Il a fallu les hisser au-dessus des pinacles, pour qu’ils soient supérieurs au vulgaire. La rue est profondément déserte, ce soir. Sinistre et blême, elle n’est même pas éclairée. Elle a cette lumière crépusculaire qui sort de terre, quand le sol est couvert de neige, et qui est la clarté glaciale des ténèbres. Il doit y avoir, quelque part, en enfer, un lieu semblable pour les maudits de l’orgueil et de la violence, où les seules lueurs sont le feu de la neige, ces rayons funéraires qui éteignent toute couleur, qui révèlent la noirceur à elle-même, lumière qui transit l’espoir et ne réchauffe pas. Dans le puits de la place et de la rue aux Arches, ils continuent, juchés sur leurs étalons, de faire les gestes de la force insolente ; ils menacent le firmament de leur lance ; et ce long pieu de fer pousse une pointe burlesque contre le ciel gris et noir, qui lâche les flocons de son mépris. Ils ricanent de haut contre la terre ; mais à qui font-ils peur ? Pas un passant. Mes propres pas sont ceux du juge le plus sévère, qui arrive sur le tapis de la neige sourde, nuitamment.

La neige peint sur l’air livide le relief des grilles, qui entourent ce cimetière de Grands Chiens. Les lévriers en fer forgé veillent sur le repos de leurs maîtres, prêts à aboyer pour une chasse nocturne.
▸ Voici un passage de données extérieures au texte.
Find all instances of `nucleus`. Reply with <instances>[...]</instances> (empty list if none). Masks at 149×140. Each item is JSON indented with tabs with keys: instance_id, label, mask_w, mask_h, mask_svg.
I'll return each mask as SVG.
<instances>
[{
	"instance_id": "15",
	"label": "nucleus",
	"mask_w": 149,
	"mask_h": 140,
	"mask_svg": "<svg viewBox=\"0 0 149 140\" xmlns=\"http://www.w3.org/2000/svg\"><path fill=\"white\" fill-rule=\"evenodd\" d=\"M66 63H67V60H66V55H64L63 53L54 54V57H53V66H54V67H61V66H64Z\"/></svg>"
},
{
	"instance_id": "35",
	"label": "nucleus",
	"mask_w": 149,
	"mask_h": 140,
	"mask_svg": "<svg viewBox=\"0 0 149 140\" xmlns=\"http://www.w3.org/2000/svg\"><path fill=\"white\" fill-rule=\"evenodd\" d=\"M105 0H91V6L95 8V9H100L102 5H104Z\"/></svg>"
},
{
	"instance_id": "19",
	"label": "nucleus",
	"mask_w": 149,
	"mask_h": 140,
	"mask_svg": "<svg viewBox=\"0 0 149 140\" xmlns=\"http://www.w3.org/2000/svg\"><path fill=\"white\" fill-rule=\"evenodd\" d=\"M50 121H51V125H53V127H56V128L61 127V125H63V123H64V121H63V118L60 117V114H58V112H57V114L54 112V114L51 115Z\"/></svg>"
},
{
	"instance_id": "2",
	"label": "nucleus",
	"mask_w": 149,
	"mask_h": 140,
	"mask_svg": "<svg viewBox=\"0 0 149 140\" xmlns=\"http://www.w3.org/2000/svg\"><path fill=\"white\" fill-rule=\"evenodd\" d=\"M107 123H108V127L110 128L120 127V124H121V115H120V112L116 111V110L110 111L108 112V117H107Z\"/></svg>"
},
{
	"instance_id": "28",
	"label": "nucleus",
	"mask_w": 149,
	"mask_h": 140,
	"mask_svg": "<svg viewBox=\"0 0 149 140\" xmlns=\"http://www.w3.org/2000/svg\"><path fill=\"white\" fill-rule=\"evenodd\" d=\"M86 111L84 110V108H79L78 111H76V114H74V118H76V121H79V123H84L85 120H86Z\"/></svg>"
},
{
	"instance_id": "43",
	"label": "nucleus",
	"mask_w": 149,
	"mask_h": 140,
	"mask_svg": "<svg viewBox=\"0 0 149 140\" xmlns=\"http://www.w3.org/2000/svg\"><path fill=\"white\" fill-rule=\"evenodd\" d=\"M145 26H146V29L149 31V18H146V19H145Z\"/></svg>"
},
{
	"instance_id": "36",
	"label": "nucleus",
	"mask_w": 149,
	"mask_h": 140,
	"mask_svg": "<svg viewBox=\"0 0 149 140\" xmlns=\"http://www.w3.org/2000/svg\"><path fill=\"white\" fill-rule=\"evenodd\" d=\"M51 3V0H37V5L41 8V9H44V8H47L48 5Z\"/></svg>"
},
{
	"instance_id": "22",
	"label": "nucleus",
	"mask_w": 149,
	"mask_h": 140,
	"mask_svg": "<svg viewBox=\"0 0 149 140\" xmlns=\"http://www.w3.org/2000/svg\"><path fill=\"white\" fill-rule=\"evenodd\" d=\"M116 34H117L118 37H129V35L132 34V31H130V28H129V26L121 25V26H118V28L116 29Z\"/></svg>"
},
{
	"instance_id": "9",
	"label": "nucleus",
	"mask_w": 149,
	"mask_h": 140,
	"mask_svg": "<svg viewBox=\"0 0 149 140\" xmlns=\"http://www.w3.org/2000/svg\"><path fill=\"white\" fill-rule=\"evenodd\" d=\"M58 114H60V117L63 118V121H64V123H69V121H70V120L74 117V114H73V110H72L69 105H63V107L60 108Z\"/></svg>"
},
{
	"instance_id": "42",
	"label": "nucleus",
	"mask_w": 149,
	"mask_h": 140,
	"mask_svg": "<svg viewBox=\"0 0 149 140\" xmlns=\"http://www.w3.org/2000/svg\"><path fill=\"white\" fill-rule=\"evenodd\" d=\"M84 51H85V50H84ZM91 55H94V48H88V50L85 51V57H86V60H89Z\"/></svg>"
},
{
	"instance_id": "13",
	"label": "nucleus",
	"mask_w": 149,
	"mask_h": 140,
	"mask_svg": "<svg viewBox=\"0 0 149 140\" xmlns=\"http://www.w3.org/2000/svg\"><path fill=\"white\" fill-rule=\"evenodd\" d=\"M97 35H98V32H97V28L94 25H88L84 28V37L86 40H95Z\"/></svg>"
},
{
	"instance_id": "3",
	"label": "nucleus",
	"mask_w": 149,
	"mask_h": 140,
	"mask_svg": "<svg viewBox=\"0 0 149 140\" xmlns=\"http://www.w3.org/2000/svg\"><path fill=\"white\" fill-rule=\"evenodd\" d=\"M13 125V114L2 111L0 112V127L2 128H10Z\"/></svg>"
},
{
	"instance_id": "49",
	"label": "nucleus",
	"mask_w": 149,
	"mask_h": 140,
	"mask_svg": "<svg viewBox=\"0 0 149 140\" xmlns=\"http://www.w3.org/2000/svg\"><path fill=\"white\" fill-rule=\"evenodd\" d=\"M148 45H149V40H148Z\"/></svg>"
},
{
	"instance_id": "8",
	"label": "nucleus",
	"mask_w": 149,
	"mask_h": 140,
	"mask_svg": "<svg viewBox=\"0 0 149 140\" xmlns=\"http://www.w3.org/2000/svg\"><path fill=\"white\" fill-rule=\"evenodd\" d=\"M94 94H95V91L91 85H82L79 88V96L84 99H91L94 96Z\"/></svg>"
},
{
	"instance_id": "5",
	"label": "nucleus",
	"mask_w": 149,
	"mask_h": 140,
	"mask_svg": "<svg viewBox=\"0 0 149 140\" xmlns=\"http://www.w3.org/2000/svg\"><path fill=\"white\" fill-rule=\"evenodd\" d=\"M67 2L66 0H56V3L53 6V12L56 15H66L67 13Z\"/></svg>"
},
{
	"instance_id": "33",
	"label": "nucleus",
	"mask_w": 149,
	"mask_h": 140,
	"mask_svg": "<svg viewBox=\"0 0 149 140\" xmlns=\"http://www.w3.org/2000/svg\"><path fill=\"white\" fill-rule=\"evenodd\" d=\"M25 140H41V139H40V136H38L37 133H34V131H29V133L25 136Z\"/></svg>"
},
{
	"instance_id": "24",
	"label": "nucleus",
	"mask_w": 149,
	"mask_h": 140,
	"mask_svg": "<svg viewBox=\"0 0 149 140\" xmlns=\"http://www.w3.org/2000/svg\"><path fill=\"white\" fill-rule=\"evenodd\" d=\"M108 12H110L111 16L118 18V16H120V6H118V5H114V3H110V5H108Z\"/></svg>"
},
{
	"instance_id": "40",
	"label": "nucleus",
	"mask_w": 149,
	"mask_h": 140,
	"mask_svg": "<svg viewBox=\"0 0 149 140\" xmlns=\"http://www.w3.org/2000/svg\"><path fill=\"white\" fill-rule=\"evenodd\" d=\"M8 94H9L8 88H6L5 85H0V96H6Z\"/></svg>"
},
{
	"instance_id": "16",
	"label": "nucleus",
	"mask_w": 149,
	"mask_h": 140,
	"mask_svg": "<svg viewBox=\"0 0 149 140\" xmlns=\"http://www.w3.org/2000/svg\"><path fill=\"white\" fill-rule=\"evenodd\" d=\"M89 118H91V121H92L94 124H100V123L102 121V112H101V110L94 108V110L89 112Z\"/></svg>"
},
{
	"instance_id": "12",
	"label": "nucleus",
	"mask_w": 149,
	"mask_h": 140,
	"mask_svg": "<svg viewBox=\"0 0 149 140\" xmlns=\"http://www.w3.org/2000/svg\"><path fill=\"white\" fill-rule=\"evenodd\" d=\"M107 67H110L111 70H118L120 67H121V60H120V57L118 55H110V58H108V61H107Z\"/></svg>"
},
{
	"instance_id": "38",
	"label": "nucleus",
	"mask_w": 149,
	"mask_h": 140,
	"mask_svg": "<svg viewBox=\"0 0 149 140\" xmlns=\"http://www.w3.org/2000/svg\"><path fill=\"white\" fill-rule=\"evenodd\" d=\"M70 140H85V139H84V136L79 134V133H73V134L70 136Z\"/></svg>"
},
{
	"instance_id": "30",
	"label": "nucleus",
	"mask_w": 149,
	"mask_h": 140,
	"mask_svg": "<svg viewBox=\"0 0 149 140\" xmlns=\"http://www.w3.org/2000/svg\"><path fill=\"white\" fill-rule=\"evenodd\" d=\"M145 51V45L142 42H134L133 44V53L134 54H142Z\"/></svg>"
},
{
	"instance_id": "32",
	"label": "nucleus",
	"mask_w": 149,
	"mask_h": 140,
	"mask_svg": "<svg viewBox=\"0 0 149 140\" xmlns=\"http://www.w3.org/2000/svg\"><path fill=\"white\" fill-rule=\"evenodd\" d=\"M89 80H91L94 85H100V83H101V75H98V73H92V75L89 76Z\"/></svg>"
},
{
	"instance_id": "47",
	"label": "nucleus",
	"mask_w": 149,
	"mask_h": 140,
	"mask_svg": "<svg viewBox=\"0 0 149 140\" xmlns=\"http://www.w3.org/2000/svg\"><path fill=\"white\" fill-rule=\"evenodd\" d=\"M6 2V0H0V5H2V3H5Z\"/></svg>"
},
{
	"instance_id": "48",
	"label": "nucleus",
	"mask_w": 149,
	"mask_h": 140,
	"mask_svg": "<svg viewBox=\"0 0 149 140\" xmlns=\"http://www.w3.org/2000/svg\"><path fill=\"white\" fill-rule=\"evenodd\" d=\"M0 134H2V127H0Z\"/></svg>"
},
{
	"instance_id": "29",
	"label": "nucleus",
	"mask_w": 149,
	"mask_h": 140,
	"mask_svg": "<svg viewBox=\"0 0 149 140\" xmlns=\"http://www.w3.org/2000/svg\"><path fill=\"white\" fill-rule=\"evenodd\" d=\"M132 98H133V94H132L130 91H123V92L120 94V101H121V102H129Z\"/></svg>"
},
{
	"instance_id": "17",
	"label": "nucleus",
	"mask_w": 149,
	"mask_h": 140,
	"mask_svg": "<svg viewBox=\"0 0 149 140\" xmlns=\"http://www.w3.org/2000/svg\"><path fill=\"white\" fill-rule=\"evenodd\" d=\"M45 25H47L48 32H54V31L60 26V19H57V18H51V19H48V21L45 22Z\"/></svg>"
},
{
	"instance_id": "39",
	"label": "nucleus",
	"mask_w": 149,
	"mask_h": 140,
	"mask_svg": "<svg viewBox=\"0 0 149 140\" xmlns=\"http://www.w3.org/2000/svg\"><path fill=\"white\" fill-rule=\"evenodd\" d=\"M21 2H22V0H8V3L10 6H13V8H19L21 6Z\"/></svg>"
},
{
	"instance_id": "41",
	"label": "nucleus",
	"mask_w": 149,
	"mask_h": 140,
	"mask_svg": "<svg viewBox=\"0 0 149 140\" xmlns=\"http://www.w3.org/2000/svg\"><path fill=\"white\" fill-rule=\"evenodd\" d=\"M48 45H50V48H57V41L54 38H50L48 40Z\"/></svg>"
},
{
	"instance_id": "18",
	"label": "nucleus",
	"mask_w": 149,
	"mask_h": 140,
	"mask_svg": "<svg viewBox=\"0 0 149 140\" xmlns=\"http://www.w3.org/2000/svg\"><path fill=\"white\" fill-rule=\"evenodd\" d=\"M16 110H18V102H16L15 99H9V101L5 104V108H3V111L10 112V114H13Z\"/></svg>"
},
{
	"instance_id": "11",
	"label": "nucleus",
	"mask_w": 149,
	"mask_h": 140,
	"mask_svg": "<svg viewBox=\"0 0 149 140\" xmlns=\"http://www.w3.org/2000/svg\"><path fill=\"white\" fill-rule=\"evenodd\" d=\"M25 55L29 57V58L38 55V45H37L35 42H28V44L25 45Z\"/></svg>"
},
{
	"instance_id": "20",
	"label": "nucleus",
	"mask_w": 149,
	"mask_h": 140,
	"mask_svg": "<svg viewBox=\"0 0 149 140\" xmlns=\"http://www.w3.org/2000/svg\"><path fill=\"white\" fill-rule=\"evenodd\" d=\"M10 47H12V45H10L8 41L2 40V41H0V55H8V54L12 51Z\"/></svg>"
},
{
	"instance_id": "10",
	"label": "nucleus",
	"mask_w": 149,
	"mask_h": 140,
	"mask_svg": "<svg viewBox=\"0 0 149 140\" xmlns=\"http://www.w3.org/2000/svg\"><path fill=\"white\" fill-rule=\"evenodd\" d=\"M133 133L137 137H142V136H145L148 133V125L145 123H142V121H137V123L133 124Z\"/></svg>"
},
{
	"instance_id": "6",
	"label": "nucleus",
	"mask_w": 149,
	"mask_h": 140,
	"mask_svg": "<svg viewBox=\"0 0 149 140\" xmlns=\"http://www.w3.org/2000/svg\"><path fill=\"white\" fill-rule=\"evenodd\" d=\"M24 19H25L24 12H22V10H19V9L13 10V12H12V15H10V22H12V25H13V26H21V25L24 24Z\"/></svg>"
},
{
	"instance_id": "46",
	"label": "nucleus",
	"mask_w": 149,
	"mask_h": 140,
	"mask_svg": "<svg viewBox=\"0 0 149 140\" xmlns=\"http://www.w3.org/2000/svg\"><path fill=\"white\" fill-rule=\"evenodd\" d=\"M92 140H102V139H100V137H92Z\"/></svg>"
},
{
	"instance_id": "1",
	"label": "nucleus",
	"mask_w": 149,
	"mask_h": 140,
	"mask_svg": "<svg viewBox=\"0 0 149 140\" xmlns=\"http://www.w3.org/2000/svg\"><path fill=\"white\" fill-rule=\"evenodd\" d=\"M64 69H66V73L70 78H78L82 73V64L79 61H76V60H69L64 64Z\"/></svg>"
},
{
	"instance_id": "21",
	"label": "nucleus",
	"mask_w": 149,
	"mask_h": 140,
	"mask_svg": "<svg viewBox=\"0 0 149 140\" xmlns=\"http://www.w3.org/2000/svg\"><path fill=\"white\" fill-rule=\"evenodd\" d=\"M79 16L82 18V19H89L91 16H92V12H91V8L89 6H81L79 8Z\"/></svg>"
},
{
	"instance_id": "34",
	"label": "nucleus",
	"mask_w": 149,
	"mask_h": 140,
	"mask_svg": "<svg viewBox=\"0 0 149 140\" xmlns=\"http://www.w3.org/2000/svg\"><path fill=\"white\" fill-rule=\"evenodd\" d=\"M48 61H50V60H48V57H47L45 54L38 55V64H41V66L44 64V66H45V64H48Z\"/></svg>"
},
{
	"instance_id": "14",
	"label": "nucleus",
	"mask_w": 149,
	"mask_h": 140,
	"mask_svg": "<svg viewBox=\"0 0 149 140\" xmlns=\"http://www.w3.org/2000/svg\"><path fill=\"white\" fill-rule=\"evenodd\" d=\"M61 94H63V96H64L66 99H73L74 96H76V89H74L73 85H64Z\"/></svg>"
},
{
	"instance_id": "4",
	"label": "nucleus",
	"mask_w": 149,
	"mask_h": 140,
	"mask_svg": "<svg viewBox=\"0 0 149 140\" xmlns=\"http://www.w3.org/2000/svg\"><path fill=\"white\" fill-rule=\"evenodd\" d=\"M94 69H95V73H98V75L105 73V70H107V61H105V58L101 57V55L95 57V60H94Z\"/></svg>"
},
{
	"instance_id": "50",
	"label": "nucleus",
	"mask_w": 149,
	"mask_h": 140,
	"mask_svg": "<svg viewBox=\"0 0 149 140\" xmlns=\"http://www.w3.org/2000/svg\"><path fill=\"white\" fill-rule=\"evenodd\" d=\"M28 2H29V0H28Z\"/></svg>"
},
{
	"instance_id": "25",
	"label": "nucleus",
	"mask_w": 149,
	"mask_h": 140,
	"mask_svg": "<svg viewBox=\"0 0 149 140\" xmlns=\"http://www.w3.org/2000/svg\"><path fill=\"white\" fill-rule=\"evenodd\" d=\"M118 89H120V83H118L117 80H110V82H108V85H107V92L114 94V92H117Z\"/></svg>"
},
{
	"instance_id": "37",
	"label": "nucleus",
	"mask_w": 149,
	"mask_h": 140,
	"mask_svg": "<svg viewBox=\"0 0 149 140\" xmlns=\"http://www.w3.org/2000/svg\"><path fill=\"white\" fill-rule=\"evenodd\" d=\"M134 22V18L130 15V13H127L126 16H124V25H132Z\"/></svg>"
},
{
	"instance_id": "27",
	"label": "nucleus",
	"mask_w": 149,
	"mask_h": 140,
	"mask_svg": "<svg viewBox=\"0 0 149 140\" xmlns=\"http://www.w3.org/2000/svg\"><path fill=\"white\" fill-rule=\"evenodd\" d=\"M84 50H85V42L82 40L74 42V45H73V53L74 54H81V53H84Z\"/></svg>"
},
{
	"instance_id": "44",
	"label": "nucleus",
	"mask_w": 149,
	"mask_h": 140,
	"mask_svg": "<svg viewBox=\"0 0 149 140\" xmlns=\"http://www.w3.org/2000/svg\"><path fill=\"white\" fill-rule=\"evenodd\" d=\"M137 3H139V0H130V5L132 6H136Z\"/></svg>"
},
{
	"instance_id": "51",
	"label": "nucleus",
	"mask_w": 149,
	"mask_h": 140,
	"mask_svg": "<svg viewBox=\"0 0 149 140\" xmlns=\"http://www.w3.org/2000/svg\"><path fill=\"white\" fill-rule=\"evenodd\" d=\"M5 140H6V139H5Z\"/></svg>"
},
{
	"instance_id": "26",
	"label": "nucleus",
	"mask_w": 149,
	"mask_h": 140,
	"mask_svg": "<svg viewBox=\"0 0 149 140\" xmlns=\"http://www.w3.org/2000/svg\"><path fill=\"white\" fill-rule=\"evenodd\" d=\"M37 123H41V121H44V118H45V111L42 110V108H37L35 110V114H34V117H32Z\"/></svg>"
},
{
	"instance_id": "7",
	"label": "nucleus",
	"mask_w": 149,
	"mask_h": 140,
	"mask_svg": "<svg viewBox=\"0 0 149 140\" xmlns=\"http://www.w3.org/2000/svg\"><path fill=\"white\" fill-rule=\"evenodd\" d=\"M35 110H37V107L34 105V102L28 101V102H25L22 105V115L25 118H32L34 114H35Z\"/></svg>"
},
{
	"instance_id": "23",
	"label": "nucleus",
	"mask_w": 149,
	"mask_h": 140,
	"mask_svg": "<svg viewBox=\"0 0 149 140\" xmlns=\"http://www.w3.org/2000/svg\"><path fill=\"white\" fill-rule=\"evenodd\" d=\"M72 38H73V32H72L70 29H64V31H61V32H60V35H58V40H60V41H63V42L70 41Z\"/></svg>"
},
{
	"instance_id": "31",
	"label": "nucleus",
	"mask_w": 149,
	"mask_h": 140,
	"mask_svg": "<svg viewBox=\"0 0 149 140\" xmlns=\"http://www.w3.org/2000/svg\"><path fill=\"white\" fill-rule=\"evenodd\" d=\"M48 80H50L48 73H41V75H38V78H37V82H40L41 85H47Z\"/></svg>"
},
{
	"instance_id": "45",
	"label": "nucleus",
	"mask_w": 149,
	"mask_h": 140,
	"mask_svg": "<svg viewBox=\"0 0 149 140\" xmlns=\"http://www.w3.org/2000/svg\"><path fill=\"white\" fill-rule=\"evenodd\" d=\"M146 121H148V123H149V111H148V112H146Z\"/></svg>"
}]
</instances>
L’échelle des Scaliger est semée parmi les jours de la fonte. Les grilles sont découpées en étrange feuillage, feuillage lugubre, pareil à son propre reflet : où est l’arbre de ces feuilles roides ? Voilà bien la verdure des morts, cruelle comme ils furent. Le plus beau de ces cavaliers au sépulcre, dur et hautain dans son armure, se cambre sur le cheval caparaçonné. Tous les deux, la monture et l’homme, la tête tournée vers la ville, ils ont le même rire sinistre, le même mépris. C’est Can Grande, le meilleur de sa race. Un oiseau chien lui sert de capuchon, qu’il a rejeté dans le dos, parce qu’il fait beau temps pour la curée. La bête héraldique, renversée en arrière, fait bosse et besace aux épaules du seigneur. Est-ce un chien ? J’y vois plutôt un aigle aux ailes repliées : il étreint le Scaliger et Vérone : l’oiseau impérial ne les lâchera pas.
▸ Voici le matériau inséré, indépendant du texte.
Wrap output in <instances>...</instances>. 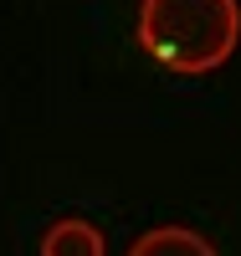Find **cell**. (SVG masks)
I'll return each mask as SVG.
<instances>
[{
	"label": "cell",
	"instance_id": "cell-2",
	"mask_svg": "<svg viewBox=\"0 0 241 256\" xmlns=\"http://www.w3.org/2000/svg\"><path fill=\"white\" fill-rule=\"evenodd\" d=\"M36 251H41V256H108L103 230H98L93 220H82V216H62V220H52Z\"/></svg>",
	"mask_w": 241,
	"mask_h": 256
},
{
	"label": "cell",
	"instance_id": "cell-3",
	"mask_svg": "<svg viewBox=\"0 0 241 256\" xmlns=\"http://www.w3.org/2000/svg\"><path fill=\"white\" fill-rule=\"evenodd\" d=\"M123 256H215V246L190 226H154L144 236H134V246Z\"/></svg>",
	"mask_w": 241,
	"mask_h": 256
},
{
	"label": "cell",
	"instance_id": "cell-1",
	"mask_svg": "<svg viewBox=\"0 0 241 256\" xmlns=\"http://www.w3.org/2000/svg\"><path fill=\"white\" fill-rule=\"evenodd\" d=\"M139 46L174 77H205L241 46V0H139Z\"/></svg>",
	"mask_w": 241,
	"mask_h": 256
}]
</instances>
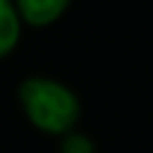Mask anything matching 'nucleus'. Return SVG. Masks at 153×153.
I'll use <instances>...</instances> for the list:
<instances>
[{"label":"nucleus","mask_w":153,"mask_h":153,"mask_svg":"<svg viewBox=\"0 0 153 153\" xmlns=\"http://www.w3.org/2000/svg\"><path fill=\"white\" fill-rule=\"evenodd\" d=\"M19 105L38 131L48 136H62L76 129L81 117L79 96L57 79L50 76H29L19 84Z\"/></svg>","instance_id":"obj_1"},{"label":"nucleus","mask_w":153,"mask_h":153,"mask_svg":"<svg viewBox=\"0 0 153 153\" xmlns=\"http://www.w3.org/2000/svg\"><path fill=\"white\" fill-rule=\"evenodd\" d=\"M72 0H17V14L31 26H48L62 17Z\"/></svg>","instance_id":"obj_2"},{"label":"nucleus","mask_w":153,"mask_h":153,"mask_svg":"<svg viewBox=\"0 0 153 153\" xmlns=\"http://www.w3.org/2000/svg\"><path fill=\"white\" fill-rule=\"evenodd\" d=\"M22 36V19L12 0H0V60L7 57Z\"/></svg>","instance_id":"obj_3"},{"label":"nucleus","mask_w":153,"mask_h":153,"mask_svg":"<svg viewBox=\"0 0 153 153\" xmlns=\"http://www.w3.org/2000/svg\"><path fill=\"white\" fill-rule=\"evenodd\" d=\"M57 151L60 153H96V143H93V139L88 134L72 129V131L60 136Z\"/></svg>","instance_id":"obj_4"}]
</instances>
Et lente, pressée, sans fin, la neige s’est remise à tomber. Elle est jetée d’en haut, implacablement, comme les pelletées du ciel sur les tombes. Elle ensevelit même l’ensevelissement de la pierre. Je frémis. Dans un crépuscule sépulcral, par une neige qui ne finirait jamais, ainsi devrait finir le monde.